Questions about scenes shown in images:

"""

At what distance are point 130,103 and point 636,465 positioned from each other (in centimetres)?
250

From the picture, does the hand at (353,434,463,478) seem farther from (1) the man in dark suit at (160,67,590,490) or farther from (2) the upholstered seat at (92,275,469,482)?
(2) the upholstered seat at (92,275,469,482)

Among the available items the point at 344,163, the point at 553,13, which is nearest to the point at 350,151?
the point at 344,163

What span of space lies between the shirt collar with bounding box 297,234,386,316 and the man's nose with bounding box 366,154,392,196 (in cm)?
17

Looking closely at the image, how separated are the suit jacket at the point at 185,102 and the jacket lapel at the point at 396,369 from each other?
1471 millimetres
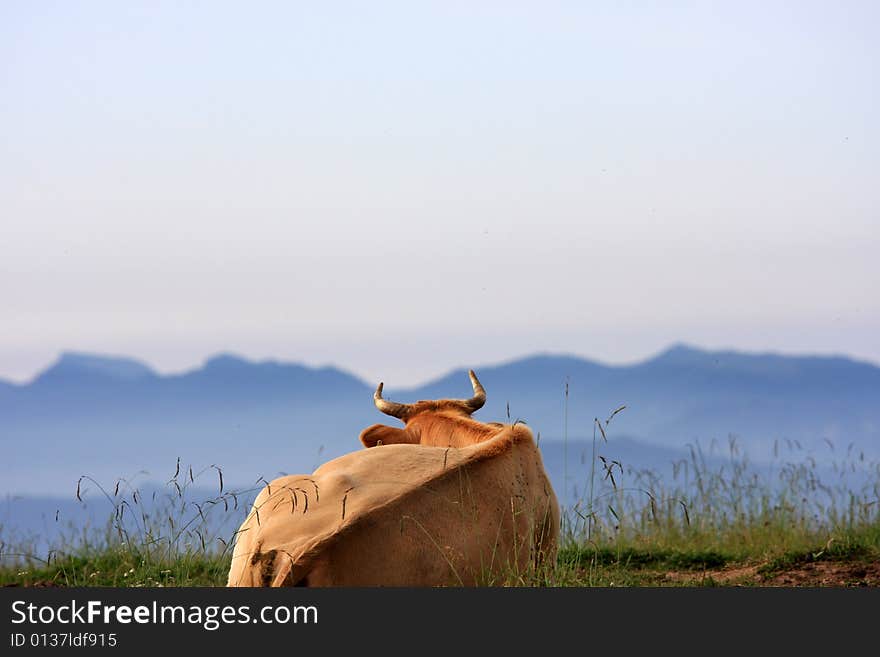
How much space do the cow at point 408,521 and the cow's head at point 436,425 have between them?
83 cm

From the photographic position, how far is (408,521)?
7430mm

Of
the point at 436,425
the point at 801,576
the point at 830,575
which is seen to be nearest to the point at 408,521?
the point at 436,425

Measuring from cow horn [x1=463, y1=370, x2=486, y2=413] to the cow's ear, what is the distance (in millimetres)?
619

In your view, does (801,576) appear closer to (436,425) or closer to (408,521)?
(436,425)

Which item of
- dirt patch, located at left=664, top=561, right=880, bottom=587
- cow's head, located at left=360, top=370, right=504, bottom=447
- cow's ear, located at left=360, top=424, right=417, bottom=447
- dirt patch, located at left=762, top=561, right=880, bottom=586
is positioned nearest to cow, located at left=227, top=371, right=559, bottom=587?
cow's head, located at left=360, top=370, right=504, bottom=447

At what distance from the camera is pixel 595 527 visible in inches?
325

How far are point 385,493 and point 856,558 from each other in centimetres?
466

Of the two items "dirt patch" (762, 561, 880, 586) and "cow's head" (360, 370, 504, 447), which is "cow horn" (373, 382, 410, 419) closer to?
"cow's head" (360, 370, 504, 447)

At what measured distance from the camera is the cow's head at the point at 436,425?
9516 millimetres

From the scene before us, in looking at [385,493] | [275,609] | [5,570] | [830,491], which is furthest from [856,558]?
[5,570]

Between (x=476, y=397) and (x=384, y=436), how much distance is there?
36.0 inches

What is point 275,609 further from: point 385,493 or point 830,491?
point 830,491

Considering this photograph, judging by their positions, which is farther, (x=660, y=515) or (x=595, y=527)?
(x=660, y=515)

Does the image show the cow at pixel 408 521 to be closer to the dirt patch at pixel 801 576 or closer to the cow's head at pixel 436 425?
the cow's head at pixel 436 425
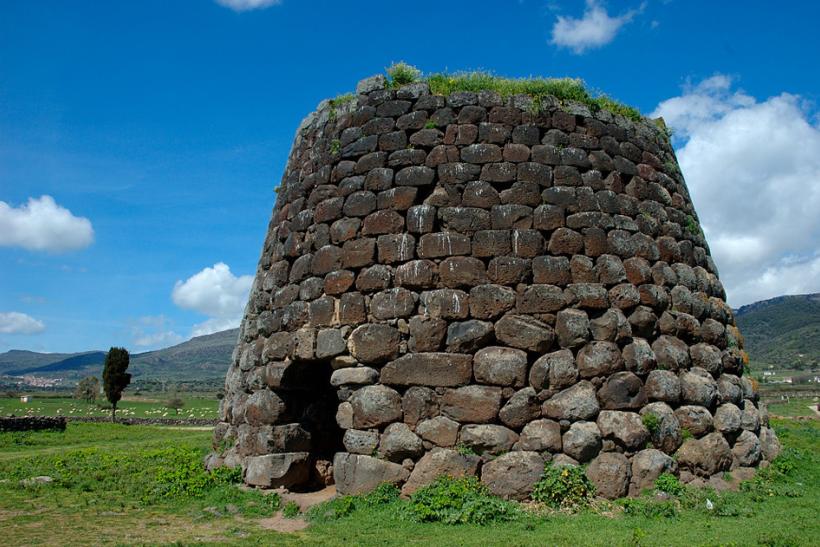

"""

*Task details*: Return each line of the records above that contains the string "located", copied in full.

*Solution below*:
- dirt patch, located at left=664, top=561, right=880, bottom=587
- cow's head, located at left=360, top=370, right=504, bottom=447
- cow's ear, located at left=360, top=424, right=417, bottom=447
- dirt patch, located at left=762, top=561, right=880, bottom=586
is positioned nearest to cow, located at left=227, top=371, right=559, bottom=587?
cow's head, located at left=360, top=370, right=504, bottom=447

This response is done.